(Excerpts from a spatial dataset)
* Start *
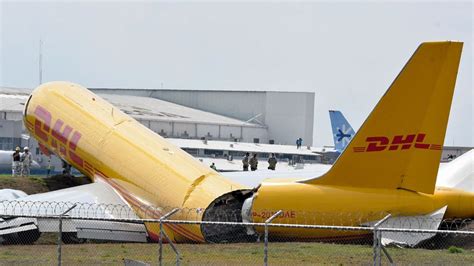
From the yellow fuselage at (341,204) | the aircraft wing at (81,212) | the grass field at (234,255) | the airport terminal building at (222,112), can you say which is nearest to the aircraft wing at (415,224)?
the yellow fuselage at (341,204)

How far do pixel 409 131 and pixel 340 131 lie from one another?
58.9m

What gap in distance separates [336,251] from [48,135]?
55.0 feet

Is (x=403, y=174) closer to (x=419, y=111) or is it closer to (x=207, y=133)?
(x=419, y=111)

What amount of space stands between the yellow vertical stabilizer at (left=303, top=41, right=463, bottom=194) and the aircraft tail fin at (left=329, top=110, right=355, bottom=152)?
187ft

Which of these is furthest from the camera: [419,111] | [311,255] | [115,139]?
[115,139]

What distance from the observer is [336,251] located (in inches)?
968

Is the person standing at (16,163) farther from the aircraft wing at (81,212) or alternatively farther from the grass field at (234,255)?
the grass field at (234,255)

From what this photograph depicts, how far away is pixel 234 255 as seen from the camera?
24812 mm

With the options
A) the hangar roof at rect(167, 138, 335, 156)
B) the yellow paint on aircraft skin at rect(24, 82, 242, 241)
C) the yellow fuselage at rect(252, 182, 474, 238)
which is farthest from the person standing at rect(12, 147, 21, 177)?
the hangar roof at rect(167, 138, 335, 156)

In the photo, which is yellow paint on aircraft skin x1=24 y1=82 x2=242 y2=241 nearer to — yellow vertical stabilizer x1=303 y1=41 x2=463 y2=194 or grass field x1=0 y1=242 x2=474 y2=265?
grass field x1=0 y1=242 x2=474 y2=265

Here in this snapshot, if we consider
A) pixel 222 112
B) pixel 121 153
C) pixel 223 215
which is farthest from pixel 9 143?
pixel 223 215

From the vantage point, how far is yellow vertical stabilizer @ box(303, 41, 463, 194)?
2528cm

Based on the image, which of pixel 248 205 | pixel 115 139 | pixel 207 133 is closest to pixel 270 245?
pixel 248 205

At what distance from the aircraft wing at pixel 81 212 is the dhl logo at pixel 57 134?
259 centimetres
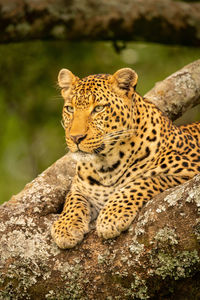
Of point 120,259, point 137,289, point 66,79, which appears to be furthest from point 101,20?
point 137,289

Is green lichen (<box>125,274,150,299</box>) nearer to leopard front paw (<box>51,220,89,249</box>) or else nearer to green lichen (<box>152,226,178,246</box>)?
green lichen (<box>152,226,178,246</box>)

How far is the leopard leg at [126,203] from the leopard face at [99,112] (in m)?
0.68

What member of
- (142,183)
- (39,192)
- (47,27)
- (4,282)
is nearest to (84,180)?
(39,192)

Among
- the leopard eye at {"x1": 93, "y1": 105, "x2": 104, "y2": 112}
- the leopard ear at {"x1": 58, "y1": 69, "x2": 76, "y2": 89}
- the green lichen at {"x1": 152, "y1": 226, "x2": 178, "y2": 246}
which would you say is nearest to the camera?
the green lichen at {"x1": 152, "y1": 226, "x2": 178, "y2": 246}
* End *
* Start *
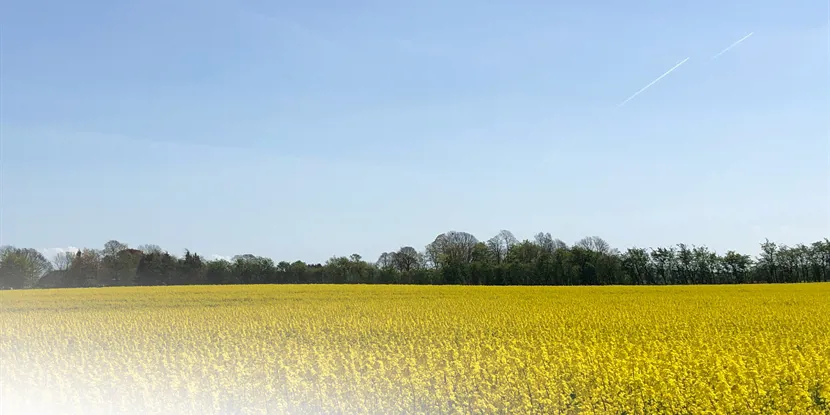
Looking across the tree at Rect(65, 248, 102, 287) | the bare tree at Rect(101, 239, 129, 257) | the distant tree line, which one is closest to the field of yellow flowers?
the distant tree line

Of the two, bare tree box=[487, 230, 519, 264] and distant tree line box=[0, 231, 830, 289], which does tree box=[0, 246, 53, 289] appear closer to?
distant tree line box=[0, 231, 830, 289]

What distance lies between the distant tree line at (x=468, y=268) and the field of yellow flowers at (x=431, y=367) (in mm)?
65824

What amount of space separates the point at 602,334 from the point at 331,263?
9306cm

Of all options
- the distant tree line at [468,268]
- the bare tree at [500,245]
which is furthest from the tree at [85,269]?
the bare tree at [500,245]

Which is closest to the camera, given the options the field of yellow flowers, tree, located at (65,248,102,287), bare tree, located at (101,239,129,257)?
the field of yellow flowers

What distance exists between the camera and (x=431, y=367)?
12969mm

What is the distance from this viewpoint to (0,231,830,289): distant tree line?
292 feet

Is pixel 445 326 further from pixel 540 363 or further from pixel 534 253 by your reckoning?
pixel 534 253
* End *
WHAT IS BEING ASKED: Identify every line in the records above that contains the word "fuselage" and copy each one in full. Match case exactly.

REPLY:
From the yellow fuselage at (341,204) | the aircraft wing at (81,212) | the grass field at (234,255) | the airport terminal building at (222,112), can you say which is nearest to the aircraft wing at (415,224)?
the yellow fuselage at (341,204)
C) the yellow fuselage at rect(252, 182, 474, 238)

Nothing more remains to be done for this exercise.